While he remained a leading cricketer in the colony, Morcom was the subject of an anonymous letter to the South Australian Register, the leading local newspaper of the day, criticising his "playing for coin rather than love of the game." Morcom hastily responded, stating that the only time in his career he had been paid to play cricket was the 1872 intercolonial match, and that was "only my bare expenses".

Although living in Adelaide, Morcom was chosen in the Yorke's Peninsula XXII that played the touring WG Grace's English team in Kadina in 1873–74. Morcom scored one and, in the second innings, zero, as Yorke's Peninsula's twenty two scored 13 between them, which at that time was the lowest score against an English side.
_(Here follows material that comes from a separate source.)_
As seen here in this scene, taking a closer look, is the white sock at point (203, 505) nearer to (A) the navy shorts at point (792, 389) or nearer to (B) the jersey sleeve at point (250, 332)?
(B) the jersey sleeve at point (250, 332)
Despite his failure for Yorke's Peninsula, Morcom was picked in the first ever South Australian cricket team, which played WG Grace's XI at Adelaide Oval, starting on 26 March 1874. Morcom scored zero and six.

Morcom continued to represent South Australian sides against interstate or international opponents throughout the 1870s, including matches against Victoria in 1874 and 1876, James Lillywhite's XI in 1876 and against a combined Australian side in 1877, without scoring higher than 18.

Such was Morcom's popularity in Adelaide that he was featured in some of the earliest sports merchandise marketing in South Australia. One enterprising businessman created belts with a photograph of various leading cricketers and the words "South Australian celebrity". Morcom was one of seven players featured on the belts, with the Register of the belief that the belts were likely to be popular.

==Personal life==
Morcom worked as a compositor in the Government Printing Office in Adelaide and on 24 February 1876 he married Ellen Bone at St Peter's Collegiate Chapel, Adelaide.

Other members of the Morcom family also gained renown; brother John, under the name Vertelli, became a famous wire walker in the United States, brother James was a champion rifle shot and short-distance pedestrian, William was one of South Australia's top swimmers and Harry was South Australia's top backwards runner at a time when backwards running was a popular competition.

===Death===
Around noon on 7 January 1888, Morcom was crossing Rundle Street in Adelaide when he became giddy and stumbled between the wheels of an oncoming trolley, landing on his stomach. The trolley driver, a James Rossiter, was unaware of Morcom's situation and drove the trolley, with its five tonne payload, over Morcom, fracturing his left thigh. Morcom was taken to Royal Adelaide Hospital, where surgeons thought it unnecessary to amputate his left leg. In hospital, Morcom progressed favourably until early on the morning of 15 January, when his condition deteriorated; he died at 3.00 pm that afternoon.

A coroner's inquiry into the death found that the cause of death was inflammation of the lining membrane of the heart, owing to the absorption of blood from the bruised parts of the thigh. Morcom's brother James testified that Morcom had been unwell recently and had been losing his eyesight.